▶ **GIVEN EXERCISE**: From the material below, copy verbatim every line between the one containing "Based on how" and the one containing "from furthest to nearest.", inclusive.

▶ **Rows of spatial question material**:
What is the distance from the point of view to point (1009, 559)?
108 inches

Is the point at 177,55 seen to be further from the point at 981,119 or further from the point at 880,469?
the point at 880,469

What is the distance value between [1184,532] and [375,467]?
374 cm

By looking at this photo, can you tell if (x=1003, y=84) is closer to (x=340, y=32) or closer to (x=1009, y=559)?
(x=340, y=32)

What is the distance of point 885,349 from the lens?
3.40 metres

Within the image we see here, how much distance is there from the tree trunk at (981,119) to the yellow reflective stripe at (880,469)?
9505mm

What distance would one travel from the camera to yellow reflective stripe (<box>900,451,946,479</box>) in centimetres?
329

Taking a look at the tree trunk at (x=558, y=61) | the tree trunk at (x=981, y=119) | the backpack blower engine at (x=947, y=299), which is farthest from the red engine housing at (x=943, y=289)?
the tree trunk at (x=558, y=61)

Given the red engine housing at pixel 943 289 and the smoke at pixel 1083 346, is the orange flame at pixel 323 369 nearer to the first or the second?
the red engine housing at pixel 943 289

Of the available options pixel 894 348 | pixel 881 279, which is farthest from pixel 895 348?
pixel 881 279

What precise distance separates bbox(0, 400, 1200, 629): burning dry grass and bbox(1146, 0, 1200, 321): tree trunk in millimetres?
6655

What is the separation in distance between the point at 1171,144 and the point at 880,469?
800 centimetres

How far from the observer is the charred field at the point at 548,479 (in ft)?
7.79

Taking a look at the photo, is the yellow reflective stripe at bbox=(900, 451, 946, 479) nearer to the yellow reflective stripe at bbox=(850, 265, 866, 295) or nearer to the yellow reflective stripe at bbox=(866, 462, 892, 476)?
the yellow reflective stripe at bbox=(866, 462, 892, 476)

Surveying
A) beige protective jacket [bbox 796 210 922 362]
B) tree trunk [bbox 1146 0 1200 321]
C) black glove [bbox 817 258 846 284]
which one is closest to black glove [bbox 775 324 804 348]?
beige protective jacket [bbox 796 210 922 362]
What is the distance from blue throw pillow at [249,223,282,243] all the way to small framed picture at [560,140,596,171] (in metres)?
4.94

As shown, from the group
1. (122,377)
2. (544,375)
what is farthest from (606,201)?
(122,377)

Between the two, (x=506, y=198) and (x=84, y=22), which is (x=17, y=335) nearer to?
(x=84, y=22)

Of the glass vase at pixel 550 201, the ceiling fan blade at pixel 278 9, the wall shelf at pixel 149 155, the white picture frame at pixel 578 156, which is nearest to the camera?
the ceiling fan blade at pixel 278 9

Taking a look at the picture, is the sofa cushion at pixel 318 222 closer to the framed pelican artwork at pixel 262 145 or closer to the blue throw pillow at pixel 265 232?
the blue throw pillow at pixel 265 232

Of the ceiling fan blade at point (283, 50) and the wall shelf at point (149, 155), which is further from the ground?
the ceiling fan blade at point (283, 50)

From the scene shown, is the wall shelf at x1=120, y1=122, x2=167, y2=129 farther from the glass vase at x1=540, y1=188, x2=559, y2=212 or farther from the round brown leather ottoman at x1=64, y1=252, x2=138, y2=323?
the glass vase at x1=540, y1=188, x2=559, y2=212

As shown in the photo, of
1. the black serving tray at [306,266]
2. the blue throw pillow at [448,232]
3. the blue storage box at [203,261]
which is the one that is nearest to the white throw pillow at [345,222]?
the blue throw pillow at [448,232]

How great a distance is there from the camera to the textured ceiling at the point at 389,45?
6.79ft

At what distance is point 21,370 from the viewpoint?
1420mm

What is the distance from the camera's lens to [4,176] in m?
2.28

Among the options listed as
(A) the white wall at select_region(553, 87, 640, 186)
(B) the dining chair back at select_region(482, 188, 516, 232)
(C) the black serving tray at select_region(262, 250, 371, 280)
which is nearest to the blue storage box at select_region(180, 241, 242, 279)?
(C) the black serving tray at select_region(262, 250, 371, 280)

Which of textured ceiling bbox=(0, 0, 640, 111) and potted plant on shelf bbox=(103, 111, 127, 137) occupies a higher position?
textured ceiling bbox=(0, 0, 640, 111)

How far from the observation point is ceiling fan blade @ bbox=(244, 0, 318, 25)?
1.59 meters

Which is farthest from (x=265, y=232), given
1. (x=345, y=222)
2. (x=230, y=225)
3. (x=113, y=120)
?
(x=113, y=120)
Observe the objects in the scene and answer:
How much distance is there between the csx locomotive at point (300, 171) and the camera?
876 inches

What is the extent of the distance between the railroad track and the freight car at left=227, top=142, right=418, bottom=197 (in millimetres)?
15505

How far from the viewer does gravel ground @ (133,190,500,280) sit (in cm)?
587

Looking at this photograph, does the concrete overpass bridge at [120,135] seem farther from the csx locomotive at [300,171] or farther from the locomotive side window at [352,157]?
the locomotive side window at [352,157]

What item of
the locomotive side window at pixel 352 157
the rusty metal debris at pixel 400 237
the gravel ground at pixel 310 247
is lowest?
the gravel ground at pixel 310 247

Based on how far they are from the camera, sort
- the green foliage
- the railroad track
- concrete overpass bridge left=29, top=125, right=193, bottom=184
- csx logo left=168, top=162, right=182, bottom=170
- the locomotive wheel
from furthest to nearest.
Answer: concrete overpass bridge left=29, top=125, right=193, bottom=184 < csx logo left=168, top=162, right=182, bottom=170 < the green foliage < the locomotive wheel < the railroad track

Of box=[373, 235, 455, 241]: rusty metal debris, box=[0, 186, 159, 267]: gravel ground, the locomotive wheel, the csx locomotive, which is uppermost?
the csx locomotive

▶ **RESULT FOR THIS TASK**:
Based on how far they are from the camera, sort
- the green foliage
- the railroad track
- concrete overpass bridge left=29, top=125, right=193, bottom=184
- csx logo left=168, top=162, right=182, bottom=170
- the locomotive wheel
from furthest to nearest.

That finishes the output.